Die ganz große Welle aus der Wüste?

Einen Monat lang, von Mitte September bis Mitte Oktober, versammelte die Ausstellung Arbeiten von neun Künstler*innen aus Saudi-Arabien, die in den letzten zwei Jahren an Programmen des Misk Art Institute teilgenommen hatten, koordiniert mit dem Berlin Art Institut in der Neuen Schule für Fotografie. Nicht weniger als drei Institutionen arbeiteten hier zusammen, um diese Präsentation auf die Beine zu stellen. Trotz des betriebenen Aufwands blieb die große Welle aus. Und gerade deshalb war es interessant, die Ausstellung anzusehen, nicht nur – aber auch wegen der gezeigten Werke.
Zum Hintergrund – auf der Website der Misk Foundation findet sich folgende Information: „Die Misk Foundation, die 2011 von Prinz Mohammed bin Salman bin ­Abdulaziz gegründet wurde, ist eine gemeinnützige Organisation, die es sich zur Aufgabe gemacht hat, das Lernen und die Führungsqualitäten junger Menschen für eine bessere Zukunft in Saudi-Arabien zu kultivieren und zu fördern.“
Förderung von jungen Menschen klingt erstmal prima, aber man bleibt unwillkürlich beim Namen des Gründers hängen – ist das nicht der starke Mann in Saudi-Arabien, der unter dem Kürzel MbS bekannt und gefürchtet ist?
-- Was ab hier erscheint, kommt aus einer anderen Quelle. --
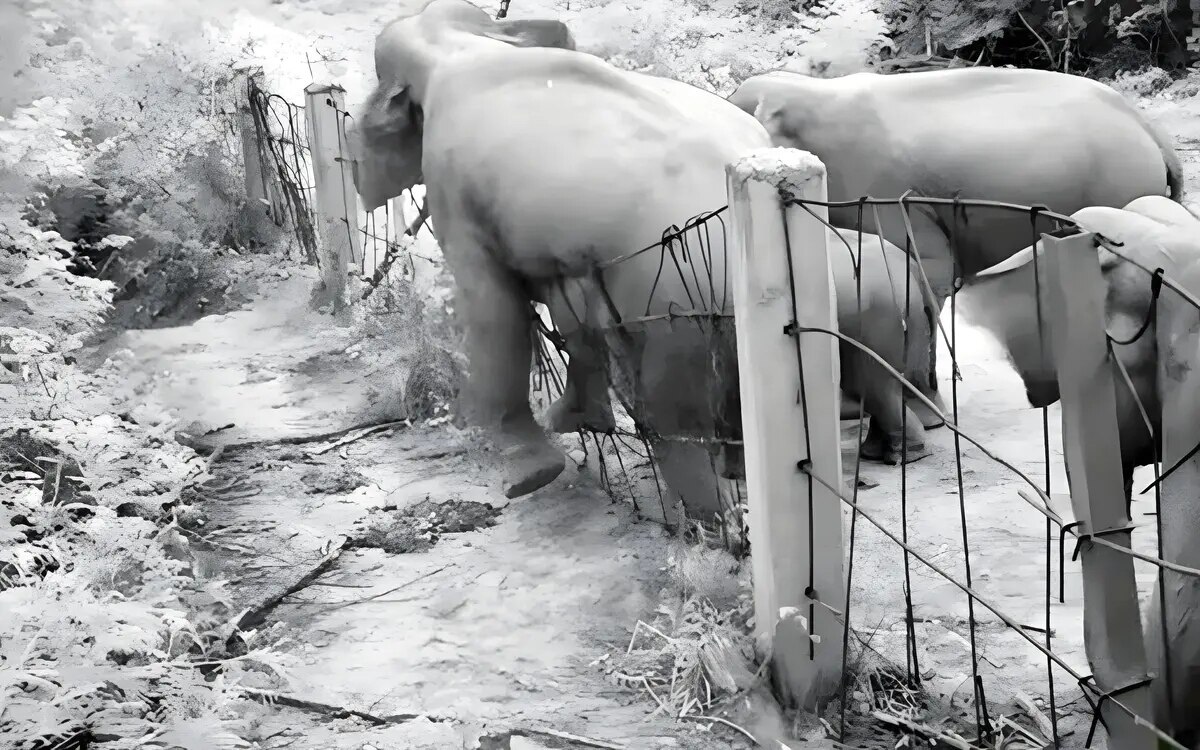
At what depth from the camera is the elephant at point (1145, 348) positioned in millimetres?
1761

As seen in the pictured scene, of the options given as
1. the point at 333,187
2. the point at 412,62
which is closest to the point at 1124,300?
the point at 412,62

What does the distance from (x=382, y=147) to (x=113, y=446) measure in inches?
47.0

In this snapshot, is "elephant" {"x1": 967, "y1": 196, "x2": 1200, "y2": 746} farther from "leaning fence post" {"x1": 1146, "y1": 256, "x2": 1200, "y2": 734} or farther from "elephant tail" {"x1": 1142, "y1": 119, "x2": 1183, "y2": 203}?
"elephant tail" {"x1": 1142, "y1": 119, "x2": 1183, "y2": 203}

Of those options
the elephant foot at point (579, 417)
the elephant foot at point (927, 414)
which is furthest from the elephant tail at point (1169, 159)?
the elephant foot at point (579, 417)

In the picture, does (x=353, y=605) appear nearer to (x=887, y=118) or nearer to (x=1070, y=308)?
(x=1070, y=308)

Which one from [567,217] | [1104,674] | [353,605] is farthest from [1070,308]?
[353,605]

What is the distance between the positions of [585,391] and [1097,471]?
183 centimetres

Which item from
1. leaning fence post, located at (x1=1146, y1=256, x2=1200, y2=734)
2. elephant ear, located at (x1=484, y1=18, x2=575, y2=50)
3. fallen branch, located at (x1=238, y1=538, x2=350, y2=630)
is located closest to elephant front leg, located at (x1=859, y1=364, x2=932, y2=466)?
elephant ear, located at (x1=484, y1=18, x2=575, y2=50)

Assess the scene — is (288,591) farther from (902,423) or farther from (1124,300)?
(1124,300)

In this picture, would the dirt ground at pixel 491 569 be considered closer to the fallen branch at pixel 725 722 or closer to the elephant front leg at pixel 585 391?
the fallen branch at pixel 725 722

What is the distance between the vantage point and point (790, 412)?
208 cm

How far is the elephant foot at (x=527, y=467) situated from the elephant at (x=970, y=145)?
1185 millimetres

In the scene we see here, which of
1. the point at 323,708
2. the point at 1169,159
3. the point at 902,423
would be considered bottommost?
the point at 323,708

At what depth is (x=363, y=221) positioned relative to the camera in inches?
249
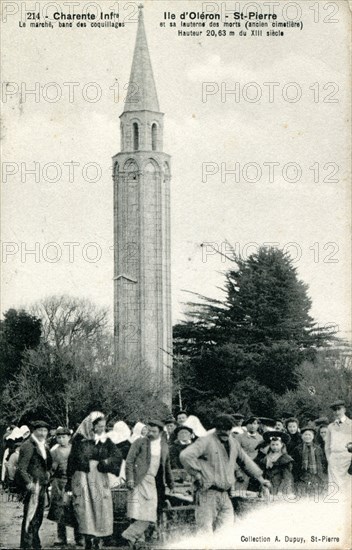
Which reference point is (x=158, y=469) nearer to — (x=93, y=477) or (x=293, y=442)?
(x=93, y=477)

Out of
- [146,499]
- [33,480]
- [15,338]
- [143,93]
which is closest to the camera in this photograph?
[146,499]

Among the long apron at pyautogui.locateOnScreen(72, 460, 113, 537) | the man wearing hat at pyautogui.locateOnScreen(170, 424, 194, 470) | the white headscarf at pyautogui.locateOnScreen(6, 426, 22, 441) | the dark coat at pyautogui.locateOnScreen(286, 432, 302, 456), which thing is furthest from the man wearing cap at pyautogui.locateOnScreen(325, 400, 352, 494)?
the white headscarf at pyautogui.locateOnScreen(6, 426, 22, 441)

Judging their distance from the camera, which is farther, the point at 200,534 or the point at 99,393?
the point at 99,393

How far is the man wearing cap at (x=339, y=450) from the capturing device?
49.4 feet

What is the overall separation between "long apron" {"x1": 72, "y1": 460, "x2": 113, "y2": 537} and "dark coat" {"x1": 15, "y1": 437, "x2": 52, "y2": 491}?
18.8 inches

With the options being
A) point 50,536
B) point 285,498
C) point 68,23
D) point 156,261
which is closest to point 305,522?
point 285,498

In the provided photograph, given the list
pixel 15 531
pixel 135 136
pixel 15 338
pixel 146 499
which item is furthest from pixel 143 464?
pixel 135 136

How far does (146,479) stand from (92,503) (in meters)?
0.83

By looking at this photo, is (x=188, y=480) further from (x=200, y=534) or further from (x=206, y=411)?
(x=206, y=411)

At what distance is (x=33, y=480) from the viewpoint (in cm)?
1387

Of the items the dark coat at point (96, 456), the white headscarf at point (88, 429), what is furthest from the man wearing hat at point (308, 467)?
the white headscarf at point (88, 429)

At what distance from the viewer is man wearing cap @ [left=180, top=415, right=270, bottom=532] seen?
1280cm

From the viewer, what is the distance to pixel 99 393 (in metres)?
30.4

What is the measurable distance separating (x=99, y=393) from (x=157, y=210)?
14.2 metres
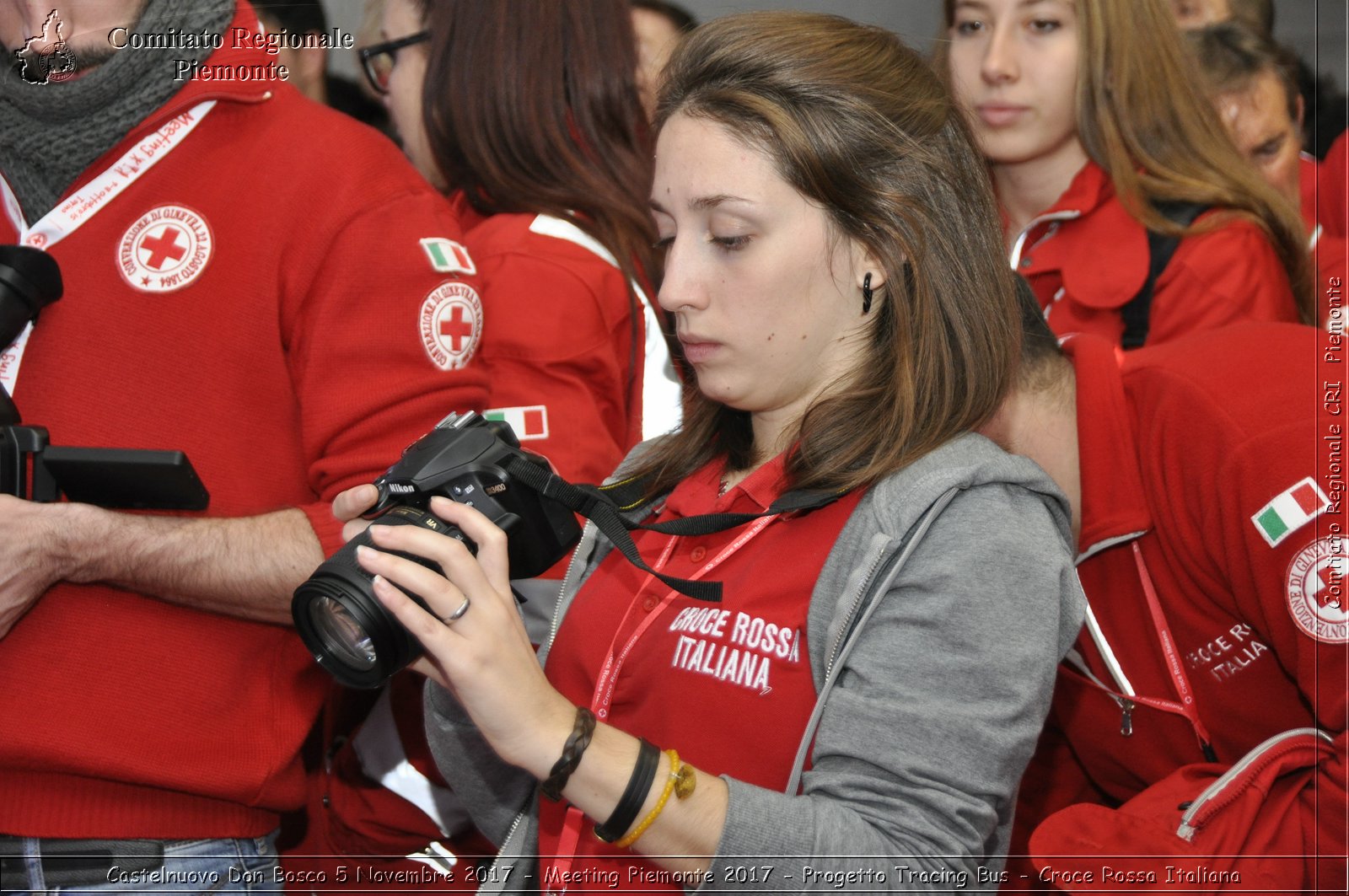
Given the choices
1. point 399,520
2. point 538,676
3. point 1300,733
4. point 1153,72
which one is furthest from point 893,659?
point 1153,72

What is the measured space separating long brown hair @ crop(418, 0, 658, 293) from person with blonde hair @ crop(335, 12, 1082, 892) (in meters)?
0.53

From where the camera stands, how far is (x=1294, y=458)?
1.45 m

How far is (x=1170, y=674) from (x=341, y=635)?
40.4 inches

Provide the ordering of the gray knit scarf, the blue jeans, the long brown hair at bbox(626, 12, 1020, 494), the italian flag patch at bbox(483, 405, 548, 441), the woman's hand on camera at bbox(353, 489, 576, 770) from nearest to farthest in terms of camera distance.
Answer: the woman's hand on camera at bbox(353, 489, 576, 770), the long brown hair at bbox(626, 12, 1020, 494), the blue jeans, the gray knit scarf, the italian flag patch at bbox(483, 405, 548, 441)

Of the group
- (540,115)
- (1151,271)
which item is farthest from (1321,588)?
(540,115)

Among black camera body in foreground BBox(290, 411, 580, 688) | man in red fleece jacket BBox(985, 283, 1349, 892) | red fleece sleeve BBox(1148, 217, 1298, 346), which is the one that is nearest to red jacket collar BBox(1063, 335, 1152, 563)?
man in red fleece jacket BBox(985, 283, 1349, 892)

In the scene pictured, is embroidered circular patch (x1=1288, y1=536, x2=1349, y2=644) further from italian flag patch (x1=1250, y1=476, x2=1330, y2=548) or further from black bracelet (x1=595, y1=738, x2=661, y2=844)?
black bracelet (x1=595, y1=738, x2=661, y2=844)

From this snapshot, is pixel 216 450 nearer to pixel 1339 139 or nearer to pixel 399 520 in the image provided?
pixel 399 520

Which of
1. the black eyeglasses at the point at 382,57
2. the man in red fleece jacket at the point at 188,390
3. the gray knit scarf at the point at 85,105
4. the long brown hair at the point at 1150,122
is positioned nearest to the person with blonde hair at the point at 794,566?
the man in red fleece jacket at the point at 188,390

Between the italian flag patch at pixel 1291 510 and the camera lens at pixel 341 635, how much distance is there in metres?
0.99

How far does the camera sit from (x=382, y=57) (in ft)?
7.50

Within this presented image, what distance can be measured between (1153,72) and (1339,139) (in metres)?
1.02

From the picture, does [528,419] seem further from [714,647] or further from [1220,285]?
[1220,285]

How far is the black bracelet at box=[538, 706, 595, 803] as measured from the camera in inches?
45.8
Der vom amerikanischen Geheimdienst für das Verschwinden des Washington-Post-Journalisten Jamal Kashoggi in der saudischen Botschaft in Istanbul im Jahr 2018 verantwortlich gemacht wurde? In den Mediatheken von 3sat und der ARD war bis vor Kurzem noch die verstörende Dokumentation Der Dissident (2020) von Bryan Fogel zu sehen. Dem dennoch im November letzten Jahres vom US-Außenministerium aufgrund seines Amtes als saudischer Premierminister Immunität zugesichert wurde, nicht zuletzt weil die USA sich um bessere Beziehungen mit Saudi-Arabien bemühen wollten (gerade vor dem Hintergrund des russischen Angriffs auf die Ukraine und dessen Auswirkungen auf die Ölpreise).
Wenn die Künstler*innen in dieser Ausstellungen nun hier das freundliche, das intellektuelle, künstlerische Gesicht Saudi-Arabiens präsentieren – ist diese Ausstellung dann nicht schlicht Teil einer billigen Propaganda-Aktion, die in der deutschen Hauptstadt die fortschrittliche Seite Saudi-Arabiens vorstellen soll, in der Absicht das Image des Prinzen zurechtzurücken und ihn als Förderer von Kultur und Bildung darzustellen? Kann eine derartige Ausstellung überhaupt guten Gewissens besucht werden oder müsste sie nicht boykottiert werden? Oder wäre das nicht wiederum bigott angesichts der Tatsache, dass Saudi-Arabien einer unserer wichtigsten Handelspartner in der Region ist?
Beim Gang durch die Ausstellung wird schnell klar: Wer eine plakative Stellungnahme der Künstler*innen erwartet, wird enttäuscht. Ihre Qualitäten liegen woanders.
Beispielsweise zeigt Abeer Sultan eine Raum­installation mit dem projizierten Video AlBidaya (2021), das nur scheinbar alltägliche Beobachtungen zeigt: Straßenaufnahmen von Passanten, Tieren und Fliegen auf rohem Fleisch, die in einem lyrischen Text zusammengeführt werden. Beim genaueren Zuhören und Hinsehen lässt das Videoessay eine künstlerische Reflexion um Vergänglichkeit, Tod und Trauer erkennen, die sich auf arabische, ägyptische und mediterrane Rituale und Mythen beziehen und darüberhinaus den digitalen Alltag einbeziehen.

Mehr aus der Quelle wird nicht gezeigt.